++++ Dataset rows ++++

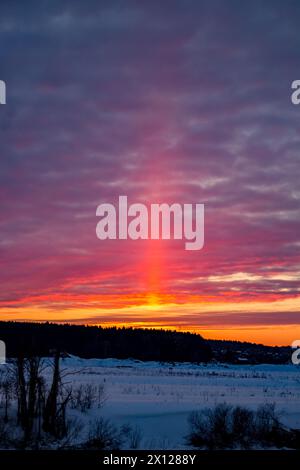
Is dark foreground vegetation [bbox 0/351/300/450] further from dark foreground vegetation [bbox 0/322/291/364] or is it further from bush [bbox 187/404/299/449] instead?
dark foreground vegetation [bbox 0/322/291/364]

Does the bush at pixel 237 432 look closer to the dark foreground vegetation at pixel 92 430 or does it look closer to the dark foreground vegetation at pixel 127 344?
the dark foreground vegetation at pixel 92 430

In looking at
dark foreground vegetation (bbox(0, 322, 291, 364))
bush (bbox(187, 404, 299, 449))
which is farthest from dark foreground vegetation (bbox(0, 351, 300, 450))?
dark foreground vegetation (bbox(0, 322, 291, 364))

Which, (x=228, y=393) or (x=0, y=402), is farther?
(x=228, y=393)

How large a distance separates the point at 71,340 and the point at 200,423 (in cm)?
11715

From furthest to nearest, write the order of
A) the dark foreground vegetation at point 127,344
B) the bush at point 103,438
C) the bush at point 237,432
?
the dark foreground vegetation at point 127,344, the bush at point 237,432, the bush at point 103,438

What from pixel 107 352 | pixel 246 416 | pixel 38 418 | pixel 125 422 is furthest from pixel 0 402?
pixel 107 352

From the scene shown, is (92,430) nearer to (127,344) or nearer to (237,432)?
(237,432)

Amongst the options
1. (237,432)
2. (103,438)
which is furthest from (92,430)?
(237,432)

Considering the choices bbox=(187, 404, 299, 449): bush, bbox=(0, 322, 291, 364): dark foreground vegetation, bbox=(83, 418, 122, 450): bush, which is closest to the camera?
bbox=(83, 418, 122, 450): bush

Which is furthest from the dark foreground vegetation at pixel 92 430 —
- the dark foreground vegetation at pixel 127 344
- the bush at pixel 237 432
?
the dark foreground vegetation at pixel 127 344
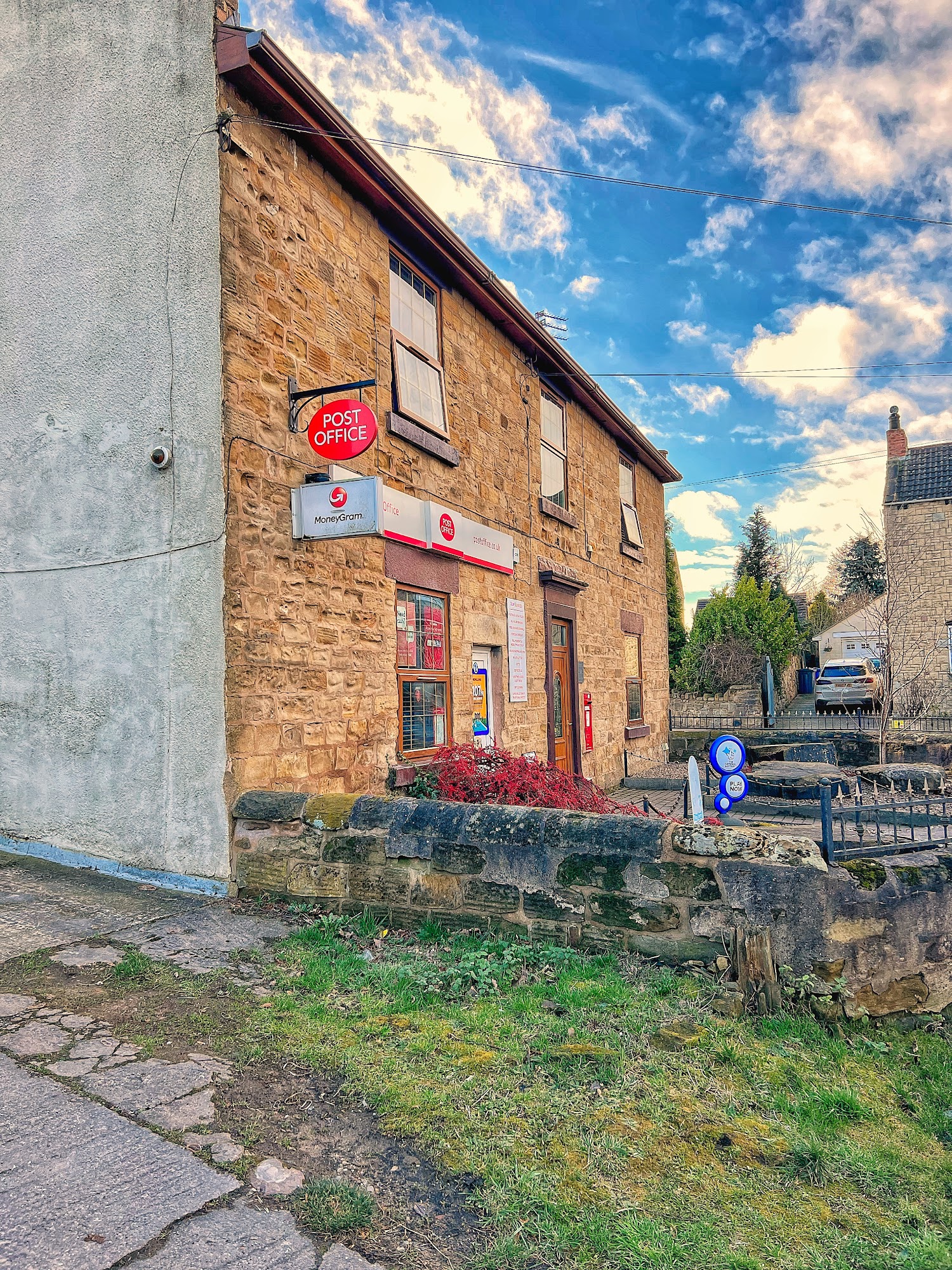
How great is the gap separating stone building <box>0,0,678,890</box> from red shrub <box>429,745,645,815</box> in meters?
0.51

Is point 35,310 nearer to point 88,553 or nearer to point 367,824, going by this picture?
point 88,553

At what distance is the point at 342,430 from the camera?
5723 mm

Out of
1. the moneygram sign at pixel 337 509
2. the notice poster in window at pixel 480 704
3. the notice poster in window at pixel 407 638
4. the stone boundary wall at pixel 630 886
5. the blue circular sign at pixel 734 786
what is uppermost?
the moneygram sign at pixel 337 509

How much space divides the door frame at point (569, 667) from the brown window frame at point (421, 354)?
344 cm

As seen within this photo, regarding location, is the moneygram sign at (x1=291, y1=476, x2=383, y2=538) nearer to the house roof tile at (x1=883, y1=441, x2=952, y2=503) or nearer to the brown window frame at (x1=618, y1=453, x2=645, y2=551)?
the brown window frame at (x1=618, y1=453, x2=645, y2=551)

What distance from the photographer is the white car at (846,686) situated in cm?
2705

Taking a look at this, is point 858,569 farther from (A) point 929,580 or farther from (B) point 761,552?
(A) point 929,580

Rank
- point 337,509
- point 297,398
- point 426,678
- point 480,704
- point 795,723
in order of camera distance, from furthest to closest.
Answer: point 795,723, point 480,704, point 426,678, point 297,398, point 337,509

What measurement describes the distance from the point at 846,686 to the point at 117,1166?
95.9 feet

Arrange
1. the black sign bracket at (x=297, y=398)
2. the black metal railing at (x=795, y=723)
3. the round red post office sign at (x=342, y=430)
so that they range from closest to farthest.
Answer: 1. the round red post office sign at (x=342, y=430)
2. the black sign bracket at (x=297, y=398)
3. the black metal railing at (x=795, y=723)

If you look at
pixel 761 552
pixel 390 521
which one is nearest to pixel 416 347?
pixel 390 521

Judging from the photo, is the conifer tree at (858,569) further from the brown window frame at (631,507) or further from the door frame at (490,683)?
the door frame at (490,683)

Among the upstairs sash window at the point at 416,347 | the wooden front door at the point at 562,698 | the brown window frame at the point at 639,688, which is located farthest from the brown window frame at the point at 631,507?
the upstairs sash window at the point at 416,347

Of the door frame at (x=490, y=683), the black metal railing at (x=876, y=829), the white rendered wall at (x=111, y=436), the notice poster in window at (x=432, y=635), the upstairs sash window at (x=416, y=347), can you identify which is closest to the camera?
the black metal railing at (x=876, y=829)
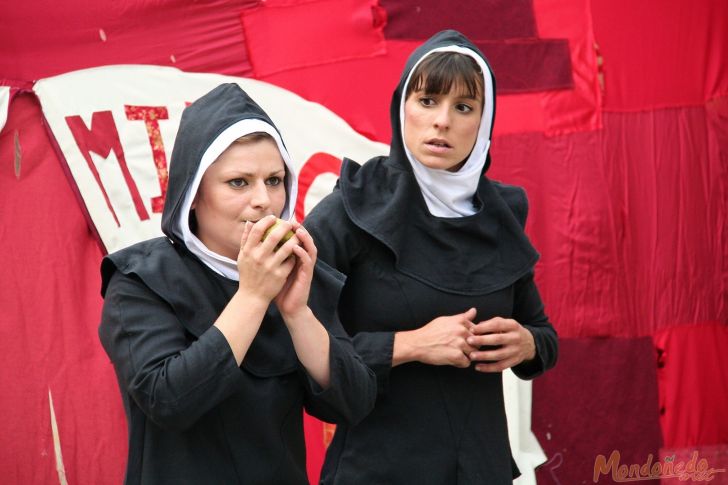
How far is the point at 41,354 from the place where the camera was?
2883mm

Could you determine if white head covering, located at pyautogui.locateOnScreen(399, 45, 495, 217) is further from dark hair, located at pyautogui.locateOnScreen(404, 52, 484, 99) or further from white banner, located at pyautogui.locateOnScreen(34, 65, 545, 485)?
white banner, located at pyautogui.locateOnScreen(34, 65, 545, 485)

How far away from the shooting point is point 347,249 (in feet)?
7.20

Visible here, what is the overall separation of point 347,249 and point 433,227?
232 millimetres

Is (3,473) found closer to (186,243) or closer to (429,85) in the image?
(186,243)

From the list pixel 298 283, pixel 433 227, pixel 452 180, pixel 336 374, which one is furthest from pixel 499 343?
pixel 298 283

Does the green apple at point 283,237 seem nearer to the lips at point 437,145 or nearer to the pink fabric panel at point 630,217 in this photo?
the lips at point 437,145

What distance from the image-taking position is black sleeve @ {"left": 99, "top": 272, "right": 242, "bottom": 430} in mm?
1600

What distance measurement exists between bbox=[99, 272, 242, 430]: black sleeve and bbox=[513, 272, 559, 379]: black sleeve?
961mm

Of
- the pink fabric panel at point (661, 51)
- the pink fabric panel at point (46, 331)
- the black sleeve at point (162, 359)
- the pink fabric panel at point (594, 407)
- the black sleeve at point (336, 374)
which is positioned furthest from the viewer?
the pink fabric panel at point (661, 51)

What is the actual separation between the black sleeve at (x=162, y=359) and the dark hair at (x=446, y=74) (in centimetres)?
93

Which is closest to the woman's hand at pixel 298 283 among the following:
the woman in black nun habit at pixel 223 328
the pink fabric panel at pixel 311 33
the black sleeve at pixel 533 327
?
the woman in black nun habit at pixel 223 328

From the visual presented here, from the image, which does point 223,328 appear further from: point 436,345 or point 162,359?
point 436,345

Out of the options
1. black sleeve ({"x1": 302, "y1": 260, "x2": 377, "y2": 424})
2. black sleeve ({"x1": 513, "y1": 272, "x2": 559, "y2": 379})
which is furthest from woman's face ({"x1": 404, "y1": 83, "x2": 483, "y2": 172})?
black sleeve ({"x1": 302, "y1": 260, "x2": 377, "y2": 424})

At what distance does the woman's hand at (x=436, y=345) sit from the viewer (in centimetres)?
211
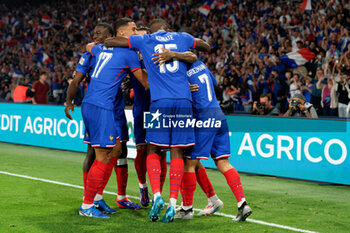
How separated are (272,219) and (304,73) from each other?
8542 mm

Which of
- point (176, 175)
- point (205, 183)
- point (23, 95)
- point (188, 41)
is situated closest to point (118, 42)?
point (188, 41)

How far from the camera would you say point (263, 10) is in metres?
17.2

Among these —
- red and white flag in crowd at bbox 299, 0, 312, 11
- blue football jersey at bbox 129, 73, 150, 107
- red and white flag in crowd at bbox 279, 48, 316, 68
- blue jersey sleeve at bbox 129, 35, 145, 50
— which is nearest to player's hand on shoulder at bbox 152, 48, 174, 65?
blue jersey sleeve at bbox 129, 35, 145, 50

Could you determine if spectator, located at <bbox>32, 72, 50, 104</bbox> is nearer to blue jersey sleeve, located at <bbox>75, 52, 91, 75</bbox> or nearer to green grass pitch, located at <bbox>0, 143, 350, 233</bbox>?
green grass pitch, located at <bbox>0, 143, 350, 233</bbox>

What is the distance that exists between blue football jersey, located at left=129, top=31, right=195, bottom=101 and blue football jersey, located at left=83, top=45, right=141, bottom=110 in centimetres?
19

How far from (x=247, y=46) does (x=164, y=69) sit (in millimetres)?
10995

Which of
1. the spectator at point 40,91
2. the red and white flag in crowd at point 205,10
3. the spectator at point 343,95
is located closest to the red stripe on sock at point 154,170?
the spectator at point 343,95

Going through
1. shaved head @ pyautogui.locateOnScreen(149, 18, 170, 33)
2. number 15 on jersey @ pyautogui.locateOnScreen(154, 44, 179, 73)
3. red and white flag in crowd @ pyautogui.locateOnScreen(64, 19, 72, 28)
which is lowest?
number 15 on jersey @ pyautogui.locateOnScreen(154, 44, 179, 73)

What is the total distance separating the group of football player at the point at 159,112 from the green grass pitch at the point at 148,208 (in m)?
0.24

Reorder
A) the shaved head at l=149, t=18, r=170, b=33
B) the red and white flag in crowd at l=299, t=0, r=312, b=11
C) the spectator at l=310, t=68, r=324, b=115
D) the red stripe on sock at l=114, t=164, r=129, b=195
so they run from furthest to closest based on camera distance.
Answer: the red and white flag in crowd at l=299, t=0, r=312, b=11 < the spectator at l=310, t=68, r=324, b=115 < the red stripe on sock at l=114, t=164, r=129, b=195 < the shaved head at l=149, t=18, r=170, b=33

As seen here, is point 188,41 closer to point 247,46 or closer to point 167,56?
point 167,56

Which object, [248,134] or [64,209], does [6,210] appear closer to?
[64,209]

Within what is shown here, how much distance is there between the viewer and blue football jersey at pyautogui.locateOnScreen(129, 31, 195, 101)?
5.32m

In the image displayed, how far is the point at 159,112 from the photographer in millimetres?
5320
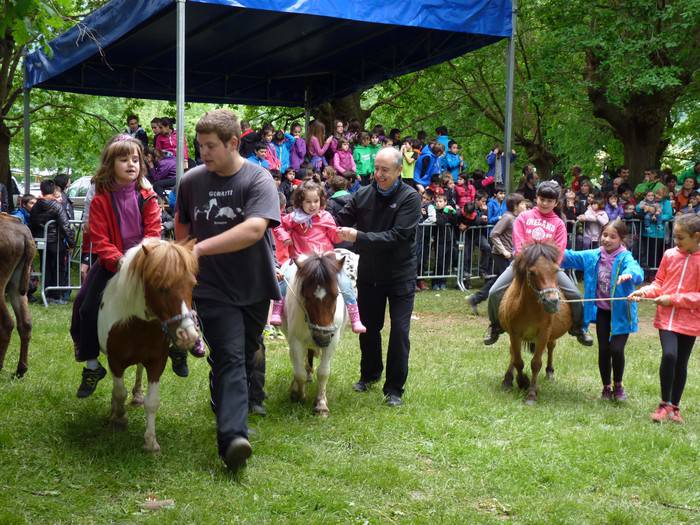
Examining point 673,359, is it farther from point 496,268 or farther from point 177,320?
point 496,268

++++

**Stated exercise**
Take the lines from the one containing "As seen here, is" through the final line of the listing above and print them exactly, including both ends but no pictures.

**Task solution**
As seen here, is point 188,41 closer to point 247,46 or closer to point 167,56?
point 167,56

Which object, [248,134] or [64,209], does [6,210] appear closer to?
[64,209]

Within what is shown here, how much distance is there between the viewer and blue football jersey at pyautogui.locateOnScreen(129, 31, 195, 101)?
5.32m

In the image displayed, how far is the point at 159,112 from the photographer in millimetres?
5320
Examining point 673,359, is it farther from point 496,268 or farther from point 177,320?
point 496,268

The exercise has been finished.